Why not show the OTHER faces of Bipolar Disorder? The mentally ill that end up homeless? The mentally ill that end up disconnected from reality and turning their families inside out? The people that cycle in and out of mental institutions or prison?

I suppose “mental illness can be hell” isn’t as great of a promotional point and slogan.

I have to wonder what demographic of people they are trying to reach with this narrative. The people who are not diagnosed? That can’t be right because they wouldn’t have the context to understand the message. The people who are diagnosed but not seeking help? I don’t know about you, but it was a rare time I would have considered Bipolar Disorder a gift when I was alternating between suicidal depression and hypomanic instability and rage. That doesn’t seem right either.

The only groups it seems to be relevant to are the people who trend towards euphoric escalations and the artsy types who view mania as their muse. Or, maybe, they simply chose that angle because it has such a dominant narrative in Bipolar communities and social media groups around the internet? I don’t know, but it’s an ignorant message that I believe alienates more people than draws them in.

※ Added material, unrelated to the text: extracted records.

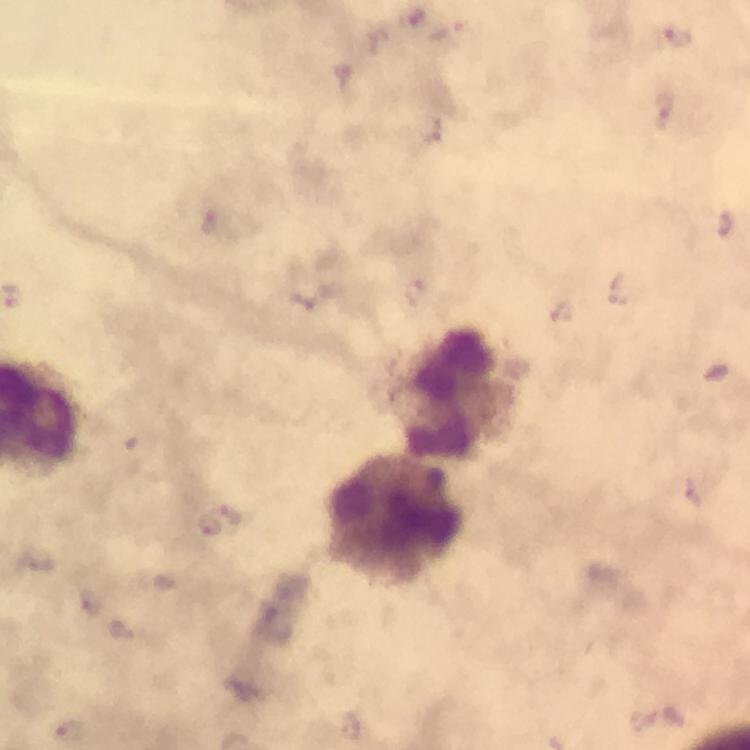

Approximate centers as [x, y] in pixels. Malaria parasite locations: [664, 110], [212, 223], [617, 290], [415, 295], [306, 298], [230, 514], [210, 529], [92, 605], [353, 727], [70, 732]. Leukocyte locations: [450, 391], [395, 519]. 100x magnification. A crop from one field of view. Giemsa-stained preparation. Smartphone photograph taken through a microscope. Image is 750×750 pixels. Thick smear. Immersion oil was used. From a malaria diagnostic workup.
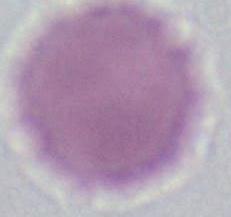

Captured at 1000x magnification. Micrograph. An erythrocyte is shown.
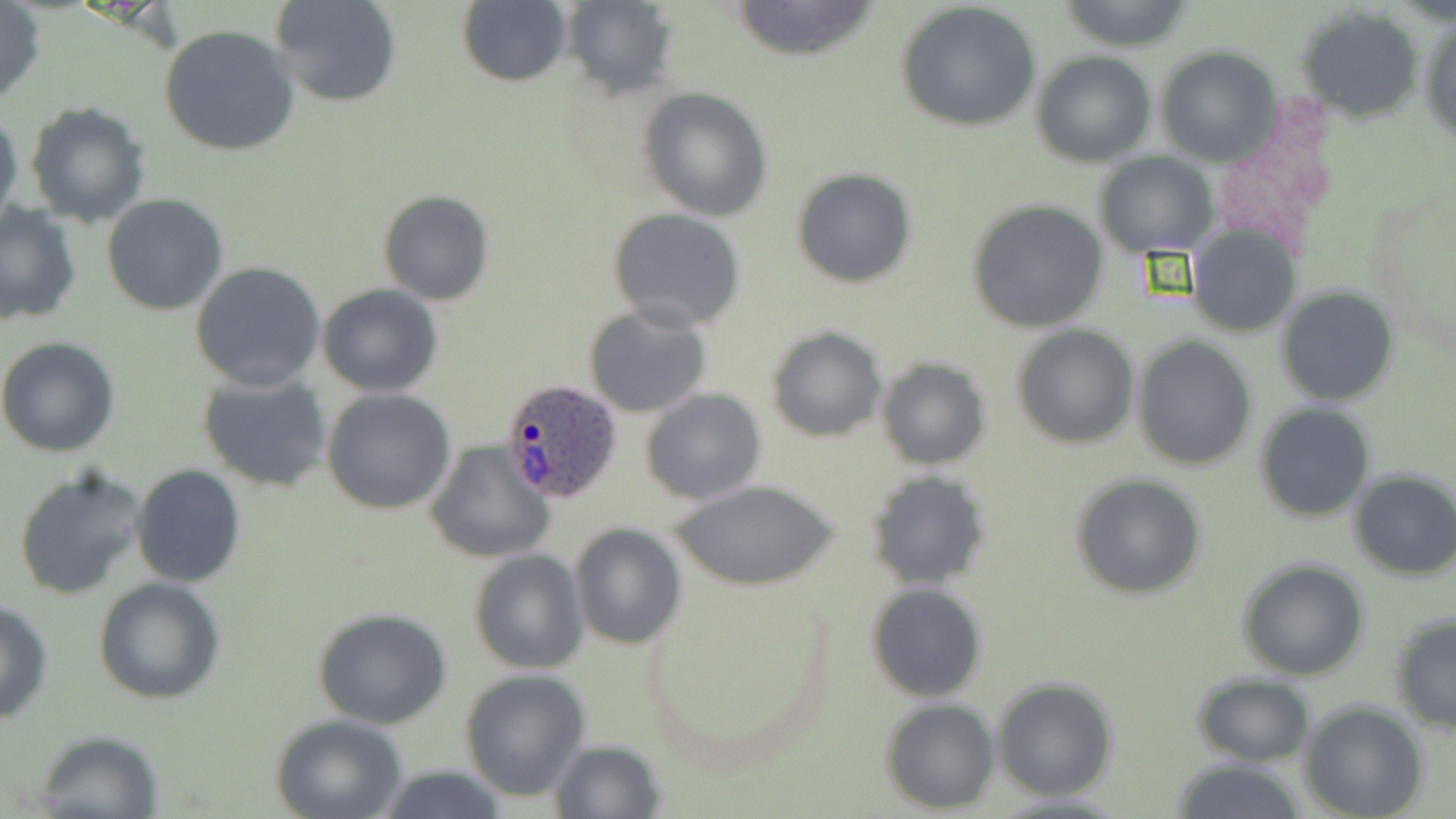
Summary:
  - Coordinate format: approximate bounding boxes as [x1, y1, x2, y2] in pixels
  - Plasmodium ovale-infected red blood cell locations: [503, 378, 625, 502]
  - Uninfected red blood cell locations: [270, 0, 403, 107], [729, 0, 884, 61], [557, 1, 679, 99], [1057, 1, 1196, 51], [0, 2, 46, 107], [457, 2, 572, 87], [896, 3, 1043, 134], [1296, 9, 1422, 122], [1420, 16, 1456, 147], [158, 24, 299, 157], [1155, 47, 1281, 166], [1032, 52, 1156, 167], [638, 87, 773, 221], [24, 100, 151, 229], [0, 111, 23, 232], [1092, 151, 1217, 257], [791, 168, 917, 287], [377, 190, 494, 306], [102, 193, 229, 316], [966, 198, 1108, 333], [0, 202, 82, 326], [605, 209, 749, 333], [1186, 226, 1300, 337], [191, 262, 325, 392], [317, 282, 444, 396], [1277, 288, 1398, 407], [581, 304, 713, 418], [1012, 324, 1140, 449], [765, 326, 888, 443], [1131, 335, 1259, 471], [0, 337, 121, 457], [874, 357, 991, 469], [197, 373, 334, 493], [323, 389, 456, 514], [640, 389, 768, 506], [1255, 403, 1374, 521], [426, 440, 555, 564], [131, 463, 246, 587], [12, 464, 147, 601], [1348, 468, 1456, 581], [866, 469, 993, 592], [1069, 473, 1208, 599], [671, 479, 841, 592], [569, 525, 686, 649], [469, 550, 589, 674], [1235, 558, 1371, 681], [92, 577, 227, 705], [867, 583, 987, 702], [643, 585, 837, 775], [0, 597, 54, 726], [311, 606, 453, 730], [1388, 613, 1456, 739], [459, 669, 590, 801], [1192, 673, 1316, 767], [990, 676, 1120, 801], [880, 699, 1000, 813], [1301, 702, 1429, 819], [271, 715, 408, 819], [33, 729, 165, 817], [547, 738, 666, 816], [1165, 758, 1313, 819], [371, 765, 514, 819]
  - Slide-level diagnosis: Plasmodium ovale
  - Modality: light microscopy
  - Field of view: one of a larger specimen
  - Stain: May-Grünwald-Giemsa
  - Preparation: thin blood film
  - Image size: 1456×819 pixels
  - Magnification: 1000x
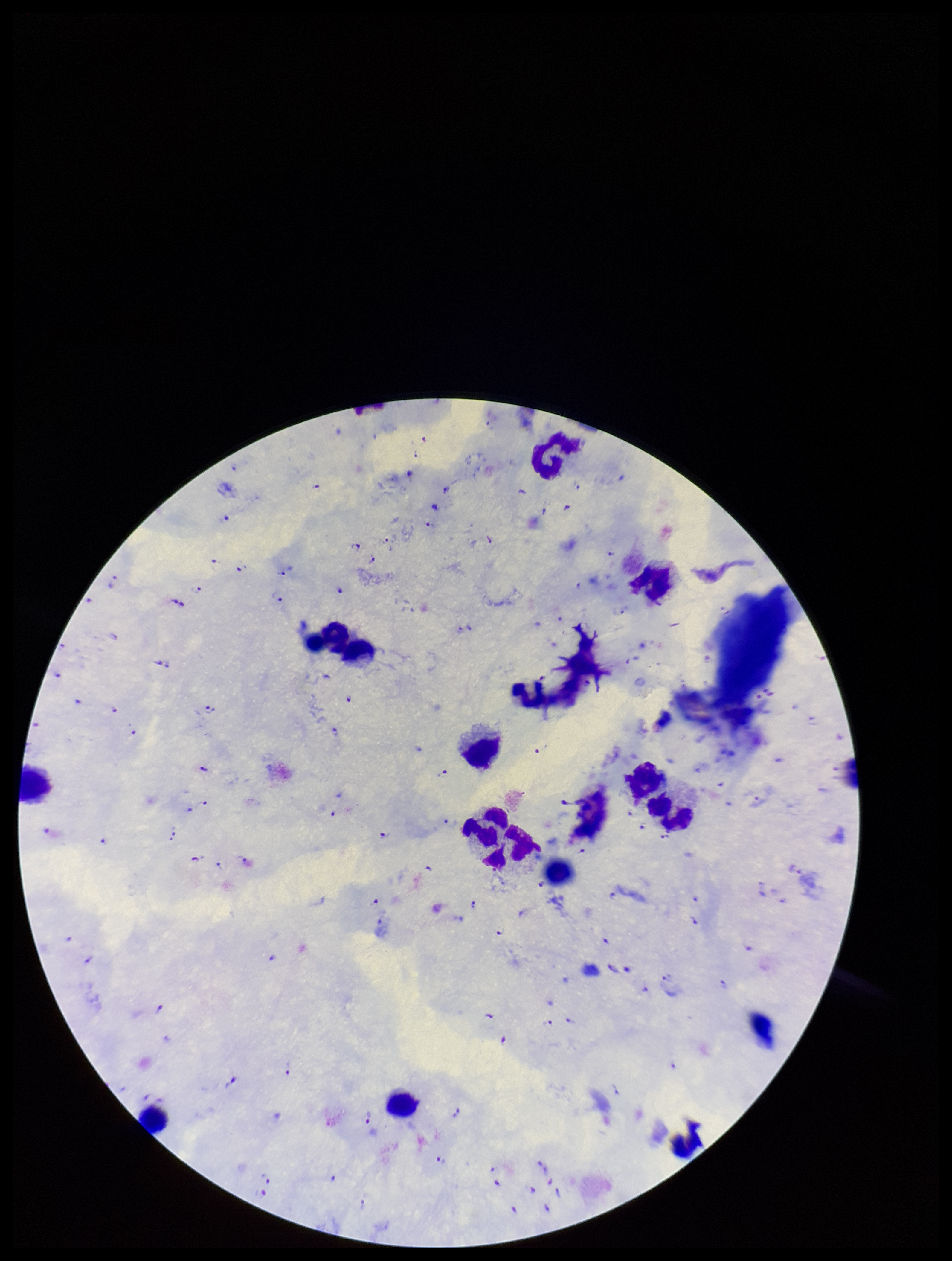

Why not present a realistic message? Why not something like: “Hey, Bipolar Disorder is a brutal, difficult mental illness that can destroy your life. Seek help so you don’t wind up insane, homeless, and with a family that hates you by the time you’re 50, assuming you don’t kill yourself by then, because you didn’t do shit to try to control it.”

And I feel reasonably certain I’m going to get angry comments from people who experience euphoria about how it feels so great and is their muse and blah blah blah. Just because something feels great doesn’t mean it’s good for you. If you have anyone in your life that loves and cares about you, I would be willing to bet money they are scared shitless during euphoric escalations because who knows where the limit is at?

Mania as a muse? No. Mania is a creative crutch that far too many Bipolar artists milk as their “tragic gift”. You want to create interesting, inspired art? Practice. It is so very common for unstable Bipolar people to circulate lists of artists or other creators as personal validation. And it’s not.

Those people were not special because of their mental illness. Those people were special in spite of their mental illness.

Bipolar Disorder is not a gift. It’s a challenge that needs to be controlled and overcome. And the stakes are far, far higher than any of those idiotic campaigns ever insinuate. Be greater than the Disorder by working with your mental health professionals to combat it.

Don’t delude yourself into thinking that the pain and misery of this mental illness is a gift to be cherished. It’s fucking not.